IT’S not exactly the most beautiful site in Brisbane but the old Howard Smith Wharves have two things going for them – the intriguing old buildings under Story Bridge and access to Riverwalk.

Mind you, much is about to change as plans are advanced for regeneration of the area, the last undeveloped site on this part of the river.

Howard Smith Wharves
Scene from the river

The current overgrown and rundown space is basically the missing link between the City Reach boardwalk heading down past Eagle St and the beautiful Riverwalk.

It’s worth looking upwards though, as the site is right under the bridge and the craggy cliffs are quite spectacular from this angle. (The bridge is supported by cliff not pylon at this end).

As well as the wharf offices and storage buildings, there are also World War II bunkers tucked into the bottom of the cliffs in a nest of overgrown grass behind wire fencing, so the area was heritage listed in 1997.

Howard Smith Wharves
Story Bridge view

It all began in 1934 when the wharves were built in conjunction with construction of Story Bridge.

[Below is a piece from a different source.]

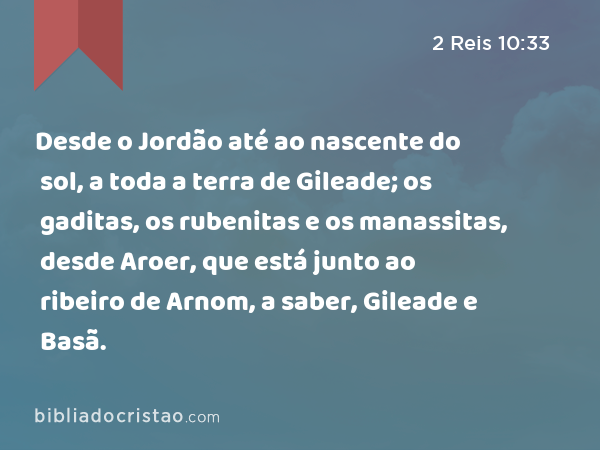 Desde o Jordão até ao nascente do sol, a toda a terra de Gileade; os gaditas, os rubenitas e os manassitas, desde Aroer, que está junto ao ribeiro de Arnom, a saber, Gileade e Basã. - 2 Reis 10:33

They were to be the Brisbane Central Wharves but after the shipping company Howard Smith and Co. held the lease from  mid-’30s to the early ’60s the name stuck.

First to be built was a two-storey, reinforced concrete administration building which was ready in 1936. Three berths and five new storage sheds were planned and construction continued through until the early 1940s, although the third berth was never finished.

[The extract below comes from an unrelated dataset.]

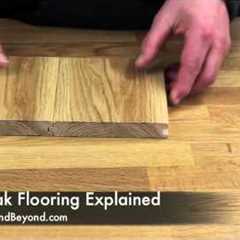 Solid Oak Flooring Explained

The five air raid shelters were built in 1941-42.

Howard Smith Wharves
One of the air raid shelters

Shipping facilities have been steadily migrating downstream since the Commissariat Store opened at North Quay in 1829, ending up now at the river mouth as the Port of Brisbane.

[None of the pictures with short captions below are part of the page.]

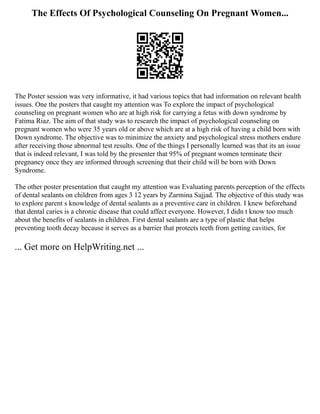 The Effects Of Psychological Counseling On Pregnant Women...
The Poster session was very informative, it had various topics that had information on relevant health
issues. One the posters that caught my attention was To explore the impact of psychological
counseling on pregnant women who are at high risk for carrying a fetus with down syndrome by
Fatima Riaz. The aim of that study was to research the impact of psychological counseling on
pregnant women who were 35 years old or above which are at a high risk of having a child born with
Down syndrome. The objective was to minimize the anxiety and psychological stress mothers endure
after receiving those abnormal test results. One of the things I personally learned was that its an issue
that is indeed relevant, I was told by the presenter that 95% of pregnant women terminate their
pregnancy once they are informed through screening that their child will be born with Down
Syndrome.
The other poster presentation that caught my attention was Evaluating parents perception of the effects
of dental sealants on children from ages 3 12 years by Zarmina Sajjad. The objective of this study was
to explore parent s knowledge of dental sealants as a preventive care in children. I knew beforehand
that dental caries is a chronic disease that could affect everyone. However, I didn t know too much
about the benefits of sealants in children. First dental sealants are a type of plastic that helps
preventing tooth decay because it serves as a barrier that protects teeth from getting cavities, for
... Get more on HelpWriting.net ...
 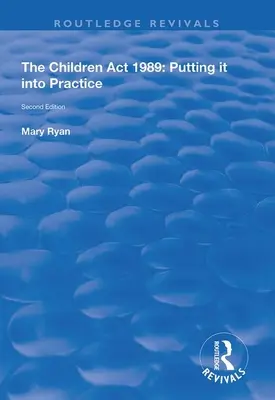 La loi sur les enfants de 1989 : La mise en pratique - The Children ACT 1989: Putting It Into Practice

Howard Smith & Co duly left in the 1960s and moved downstream and the site provided a handy spot for the Water Police, until they too moved downstream. The Works Department happily used the sheds for storage.

One of the wharf buildings collapsed into the river in 2000 but the others still stand as one of the last reminders of Brisbane City as a 20th century port, while the bunkers are the most intact shelters left in Brisbane.

Talk of regeneration of the 3.5ha area began in the 1990s and in the days when the Brisbane City Council listened to the people, a proposal for extensive commercial development of the site was rejected because the community wanted more public space.

Howard Smith Wharves
Imposing cliff views

The latest incarnation, approved in December 2015, is to be built this year and is scheduled for opening in 2017.

Howard Smith Wharves
Clinging to life right under Story Bridge

It will include a new riverside parkland and commercial development with a 5-star hotel, and dining, markets, exhibition and retail precinct with lifts to the top of the cliffs.

With a bit of luck, the bunkers and the old wharves buildings will be given the treatment of their kin in The Rocks in Sydney.